▶ _Excerpted data_

[BEGIN]

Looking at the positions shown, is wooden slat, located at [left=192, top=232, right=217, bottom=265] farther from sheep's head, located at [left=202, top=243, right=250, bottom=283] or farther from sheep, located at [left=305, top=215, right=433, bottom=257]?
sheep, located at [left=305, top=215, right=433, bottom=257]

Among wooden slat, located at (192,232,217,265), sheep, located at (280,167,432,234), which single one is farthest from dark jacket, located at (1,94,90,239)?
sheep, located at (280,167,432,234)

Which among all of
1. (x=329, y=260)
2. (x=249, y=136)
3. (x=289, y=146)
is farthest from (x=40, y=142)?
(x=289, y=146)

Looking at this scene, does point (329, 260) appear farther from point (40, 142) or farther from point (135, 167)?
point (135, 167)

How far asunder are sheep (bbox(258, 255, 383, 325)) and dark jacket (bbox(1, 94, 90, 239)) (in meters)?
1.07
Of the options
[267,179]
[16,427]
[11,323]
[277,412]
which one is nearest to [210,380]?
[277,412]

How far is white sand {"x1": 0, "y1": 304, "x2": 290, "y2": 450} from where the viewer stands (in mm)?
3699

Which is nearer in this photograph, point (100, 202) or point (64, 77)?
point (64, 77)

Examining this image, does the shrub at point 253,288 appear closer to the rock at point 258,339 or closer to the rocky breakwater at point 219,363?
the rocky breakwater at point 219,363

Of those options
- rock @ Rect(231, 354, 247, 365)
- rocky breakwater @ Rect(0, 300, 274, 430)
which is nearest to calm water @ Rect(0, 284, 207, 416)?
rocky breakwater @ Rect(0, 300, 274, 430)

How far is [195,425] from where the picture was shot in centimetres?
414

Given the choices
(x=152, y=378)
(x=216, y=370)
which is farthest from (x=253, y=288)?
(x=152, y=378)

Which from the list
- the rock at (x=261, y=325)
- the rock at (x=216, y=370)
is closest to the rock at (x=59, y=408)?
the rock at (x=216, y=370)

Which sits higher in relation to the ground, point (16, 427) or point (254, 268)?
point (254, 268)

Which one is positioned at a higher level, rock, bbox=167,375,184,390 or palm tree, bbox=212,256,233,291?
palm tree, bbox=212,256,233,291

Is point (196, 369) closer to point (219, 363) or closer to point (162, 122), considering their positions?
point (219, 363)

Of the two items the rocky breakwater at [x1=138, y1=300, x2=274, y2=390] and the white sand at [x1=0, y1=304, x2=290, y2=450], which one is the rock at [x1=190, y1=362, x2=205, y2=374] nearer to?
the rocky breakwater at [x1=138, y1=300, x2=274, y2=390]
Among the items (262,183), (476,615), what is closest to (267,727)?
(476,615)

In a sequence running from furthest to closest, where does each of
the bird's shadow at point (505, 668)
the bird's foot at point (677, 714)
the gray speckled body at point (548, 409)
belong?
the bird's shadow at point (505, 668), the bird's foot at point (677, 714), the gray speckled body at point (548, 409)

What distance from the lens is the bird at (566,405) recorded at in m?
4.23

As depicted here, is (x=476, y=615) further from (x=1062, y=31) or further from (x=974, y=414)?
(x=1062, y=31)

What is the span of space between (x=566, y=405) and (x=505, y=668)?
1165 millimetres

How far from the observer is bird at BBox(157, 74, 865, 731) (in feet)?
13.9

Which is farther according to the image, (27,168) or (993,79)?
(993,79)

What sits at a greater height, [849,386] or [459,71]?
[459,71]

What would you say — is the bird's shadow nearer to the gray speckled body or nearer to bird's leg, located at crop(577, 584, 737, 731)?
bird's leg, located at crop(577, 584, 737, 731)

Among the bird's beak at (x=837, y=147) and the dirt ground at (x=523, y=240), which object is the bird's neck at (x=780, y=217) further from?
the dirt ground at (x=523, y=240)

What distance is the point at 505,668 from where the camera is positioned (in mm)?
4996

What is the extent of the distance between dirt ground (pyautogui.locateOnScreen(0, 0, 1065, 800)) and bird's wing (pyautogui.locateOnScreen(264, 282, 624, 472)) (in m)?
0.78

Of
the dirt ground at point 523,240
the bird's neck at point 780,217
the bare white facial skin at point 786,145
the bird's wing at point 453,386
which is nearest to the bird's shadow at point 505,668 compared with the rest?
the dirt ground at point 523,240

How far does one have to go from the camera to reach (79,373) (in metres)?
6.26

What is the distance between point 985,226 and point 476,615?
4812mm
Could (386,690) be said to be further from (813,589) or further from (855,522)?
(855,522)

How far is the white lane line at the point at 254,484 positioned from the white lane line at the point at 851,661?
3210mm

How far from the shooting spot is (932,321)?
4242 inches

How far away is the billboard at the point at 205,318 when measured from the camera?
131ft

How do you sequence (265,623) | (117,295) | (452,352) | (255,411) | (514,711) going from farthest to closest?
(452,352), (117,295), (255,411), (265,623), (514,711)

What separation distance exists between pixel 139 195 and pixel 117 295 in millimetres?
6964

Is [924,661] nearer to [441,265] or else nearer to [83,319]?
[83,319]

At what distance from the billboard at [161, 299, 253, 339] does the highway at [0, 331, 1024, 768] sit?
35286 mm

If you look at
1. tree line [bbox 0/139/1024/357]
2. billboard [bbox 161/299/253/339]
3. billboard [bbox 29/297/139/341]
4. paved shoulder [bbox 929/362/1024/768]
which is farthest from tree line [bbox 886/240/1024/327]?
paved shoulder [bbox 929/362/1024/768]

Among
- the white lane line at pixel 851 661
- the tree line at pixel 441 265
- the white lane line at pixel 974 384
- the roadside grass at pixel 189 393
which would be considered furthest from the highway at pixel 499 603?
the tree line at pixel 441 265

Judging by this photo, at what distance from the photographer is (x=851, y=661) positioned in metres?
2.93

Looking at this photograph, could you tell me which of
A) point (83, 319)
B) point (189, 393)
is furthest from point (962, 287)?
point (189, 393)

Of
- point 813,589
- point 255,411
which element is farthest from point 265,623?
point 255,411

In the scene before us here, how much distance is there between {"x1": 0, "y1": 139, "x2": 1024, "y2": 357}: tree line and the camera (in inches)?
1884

[END]

▶ _What is required_
Please reproduce each record precisely as written.

▶ _Response to this task_
Looking at the positions shown, is wooden slat, located at [left=192, top=232, right=217, bottom=265] farther from sheep's head, located at [left=202, top=243, right=250, bottom=283] or farther from sheep, located at [left=305, top=215, right=433, bottom=257]?
sheep, located at [left=305, top=215, right=433, bottom=257]

Among wooden slat, located at (192,232,217,265), sheep, located at (280,167,432,234), which single one is farthest from dark jacket, located at (1,94,90,239)?
sheep, located at (280,167,432,234)

Which among all of
1. (x=329, y=260)
2. (x=249, y=136)
3. (x=289, y=146)
is farthest from (x=40, y=142)?
(x=289, y=146)

Looking at this scene, does point (329, 260) appear farther from point (40, 142) or farther from point (135, 167)?
point (135, 167)

How far asunder are sheep (bbox(258, 255, 383, 325)) and dark jacket (bbox(1, 94, 90, 239)) (in meters)?
1.07
Of the options
[267,179]
[16,427]
[11,323]
[277,412]
which one is nearest to [210,380]?
[277,412]

How far is white sand {"x1": 0, "y1": 304, "x2": 290, "y2": 450} from where the viewer stands (in mm)?
3699

Which is nearer in this photograph, point (100, 202) or point (64, 77)?
point (64, 77)

Examining this image, does the shrub at point 253,288 appear closer to the rock at point 258,339 or closer to the rocky breakwater at point 219,363?
the rocky breakwater at point 219,363

Of those options
- rock @ Rect(231, 354, 247, 365)
- rocky breakwater @ Rect(0, 300, 274, 430)
which is nearest to calm water @ Rect(0, 284, 207, 416)?
rocky breakwater @ Rect(0, 300, 274, 430)

How far is [195,425] from where the picture was shot in centimetres?
414

Given the choices
(x=152, y=378)
(x=216, y=370)
which is farthest from (x=253, y=288)?
(x=152, y=378)

Which from the list
- the rock at (x=261, y=325)
- the rock at (x=216, y=370)
is closest to the rock at (x=59, y=408)?
the rock at (x=216, y=370)

Which sits higher in relation to the ground, point (16, 427) or point (254, 268)?
point (254, 268)

Which one is positioned at a higher level, rock, bbox=167,375,184,390 or palm tree, bbox=212,256,233,291?
palm tree, bbox=212,256,233,291

Is point (196, 369) closer to point (219, 363) or closer to point (162, 122), considering their positions?
point (219, 363)

Of the two items the rocky breakwater at [x1=138, y1=300, x2=274, y2=390] and the white sand at [x1=0, y1=304, x2=290, y2=450], which one is the rock at [x1=190, y1=362, x2=205, y2=374] nearer to?
the rocky breakwater at [x1=138, y1=300, x2=274, y2=390]
Among the items (262,183), (476,615), what is closest to (267,727)?
(476,615)

In a sequence running from furthest to closest, where does each of
the bird's shadow at point (505, 668)
the bird's foot at point (677, 714)
the gray speckled body at point (548, 409)
belong?
the bird's shadow at point (505, 668), the bird's foot at point (677, 714), the gray speckled body at point (548, 409)

What distance from the lens is the bird at (566,405) recorded at in m?
4.23

As depicted here, is (x=476, y=615) further from (x=1062, y=31) or further from (x=974, y=414)?
(x=1062, y=31)

What is the span of space between (x=566, y=405) and (x=505, y=668)?
1165 millimetres

How far from the observer is bird at BBox(157, 74, 865, 731) (in feet)?
13.9

Which is farther according to the image, (27,168) or (993,79)?
(993,79)

What sits at a greater height, [849,386] or [459,71]?
[459,71]

What would you say — is the bird's shadow nearer to the gray speckled body or nearer to bird's leg, located at crop(577, 584, 737, 731)?
bird's leg, located at crop(577, 584, 737, 731)

Among the bird's beak at (x=837, y=147) and the dirt ground at (x=523, y=240), which object is the bird's neck at (x=780, y=217) further from?
the dirt ground at (x=523, y=240)

What distance is the point at 505,668 from where the camera is positioned (in mm)?
4996

What is the extent of the distance between dirt ground (pyautogui.locateOnScreen(0, 0, 1065, 800)) and bird's wing (pyautogui.locateOnScreen(264, 282, 624, 472)) (in m)?
0.78

Of
the dirt ground at point 523,240
the bird's neck at point 780,217
the bare white facial skin at point 786,145
the bird's wing at point 453,386
which is nearest to the bird's shadow at point 505,668 compared with the rest?
the dirt ground at point 523,240

How far does one have to go from the camera to reach (79,373) (in metres)?
6.26

What is the distance between point 985,226 and point 476,615?
4812mm
Could (386,690) be said to be further from (813,589) or further from (855,522)?
(855,522)

How far is the white lane line at the point at 254,484 positioned from the white lane line at the point at 851,661?
3210mm

How far from the shooting spot is (932,321)?
4242 inches

How far away is the billboard at the point at 205,318 when measured from the camera?
131ft

How do you sequence (265,623) | (117,295) | (452,352) | (255,411) | (514,711) going from farthest to closest?
(452,352), (117,295), (255,411), (265,623), (514,711)

What separation distance exists between pixel 139 195 and pixel 117 295 in millimetres?
6964

Is [924,661] nearer to [441,265] or else nearer to [83,319]?
[83,319]

At what distance from the billboard at [161, 299, 253, 339] does the highway at [0, 331, 1024, 768] sit?
35286 mm

If you look at
1. tree line [bbox 0/139/1024/357]
2. billboard [bbox 161/299/253/339]
3. billboard [bbox 29/297/139/341]
4. paved shoulder [bbox 929/362/1024/768]
which is farthest from tree line [bbox 886/240/1024/327]?
paved shoulder [bbox 929/362/1024/768]

Among
- the white lane line at pixel 851 661
- the tree line at pixel 441 265
- the white lane line at pixel 974 384
- the roadside grass at pixel 189 393
which would be considered furthest from the highway at pixel 499 603?
the tree line at pixel 441 265

Judging by this photo, at what distance from the photographer is (x=851, y=661) positioned in metres?
2.93

Looking at this photograph, could you tell me which of
A) point (83, 319)
B) point (189, 393)
is furthest from point (962, 287)?
point (189, 393)

Of
- point 813,589
- point 255,411
which element is farthest from point 265,623?
point 255,411

In the scene before us here, how much distance is there between {"x1": 0, "y1": 139, "x2": 1024, "y2": 357}: tree line and the camera (in inches)?
1884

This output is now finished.